## ABOUT THIS TASK:
Please output the text of the records as a JSON list of strings, one string per line, leaving the pictures out.

[[ PROVIDED INFORMATION, beginning ]]

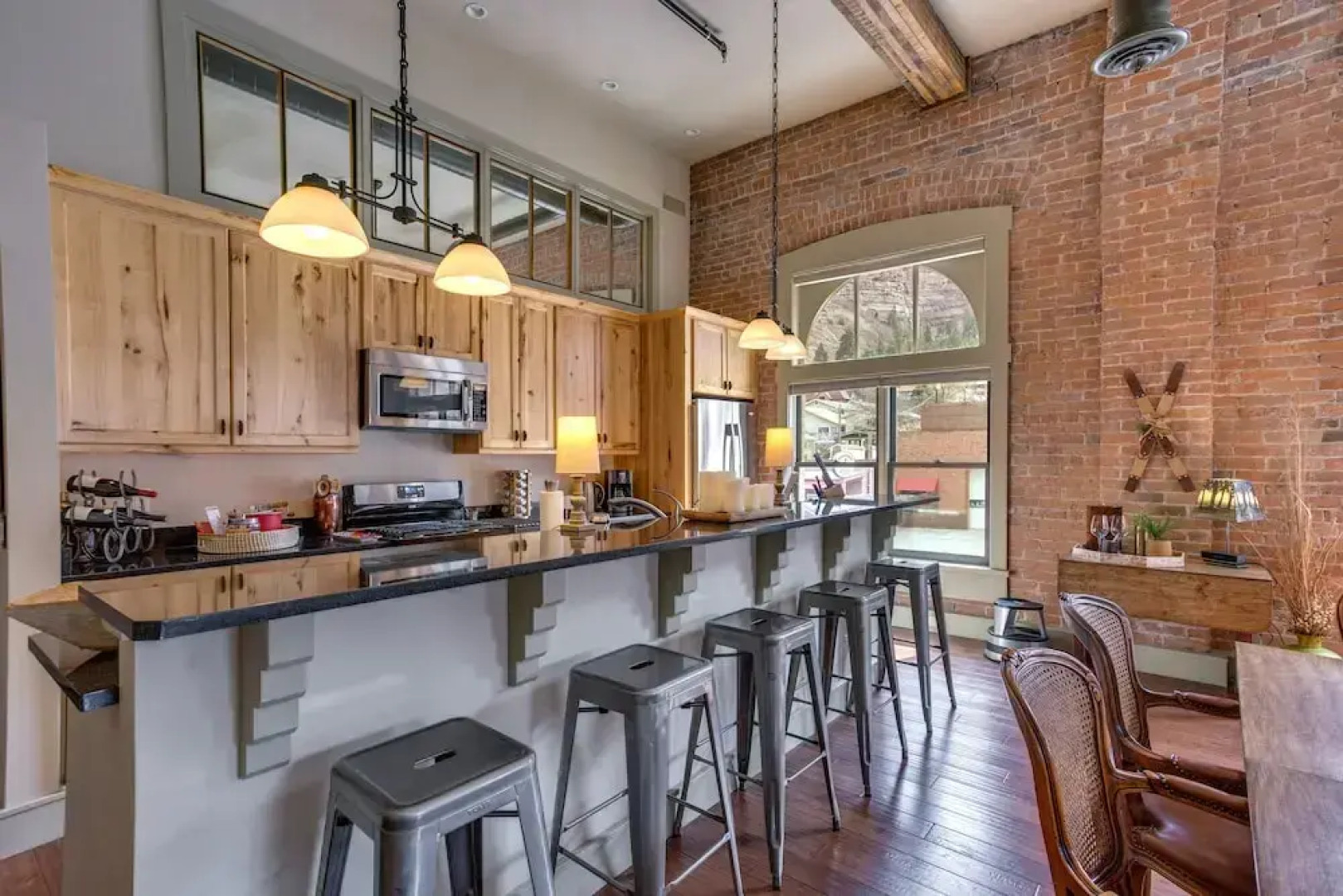 Updated Rustic-chic Condo on Ouray's Main Street!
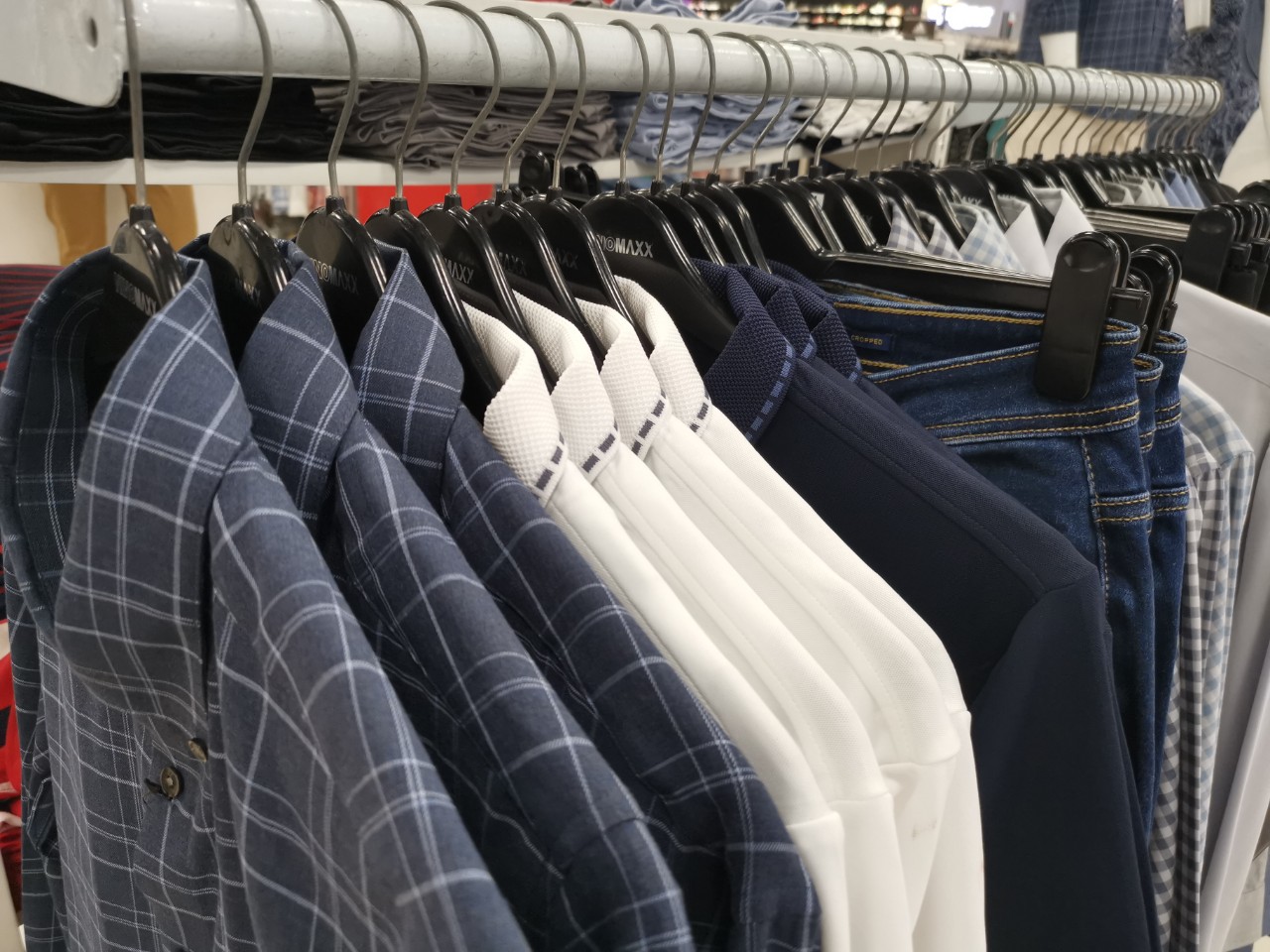 Móc treo quần áo shop - Điểm nhấn tinh tế cho không gian thời trang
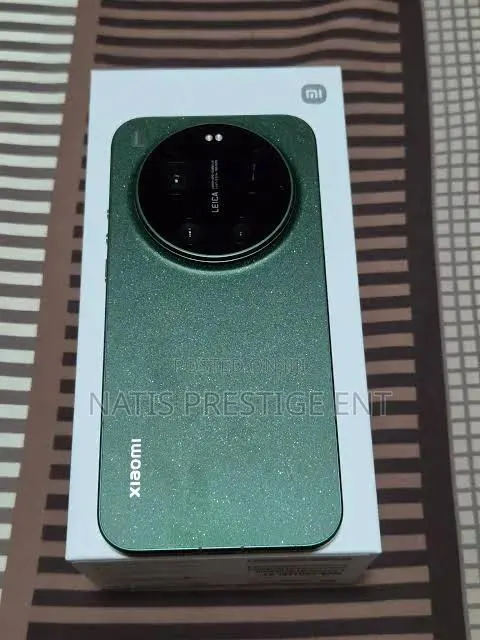 New Xiaomi 17 Ultra 1 TB Green · Photo 1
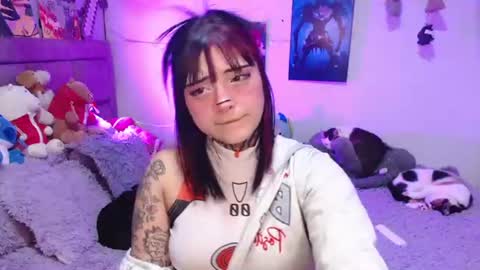 Mia online show from July 11, 5:32 am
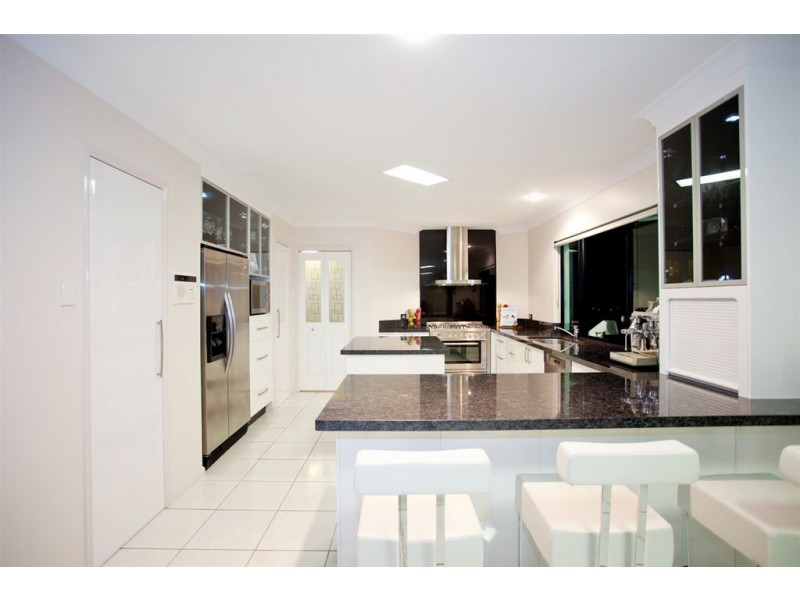 7 Rainbow Crescent, Blacks Beach QLD 4740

[[ PROVIDED INFORMATION, end ]]

## FINAL ANSWER:
[
  " Updated Rustic-chic Condo on Ouray's Main Street!",
  " Móc treo quần áo shop - Điểm nhấn tinh tế cho không gian thời trang",
  " New Xiaomi 17 Ultra 1 TB Green · Photo 1",
  " Mia online show from July 11, 5:32 am",
  " 7 Rainbow Crescent, Blacks Beach QLD 4740"
]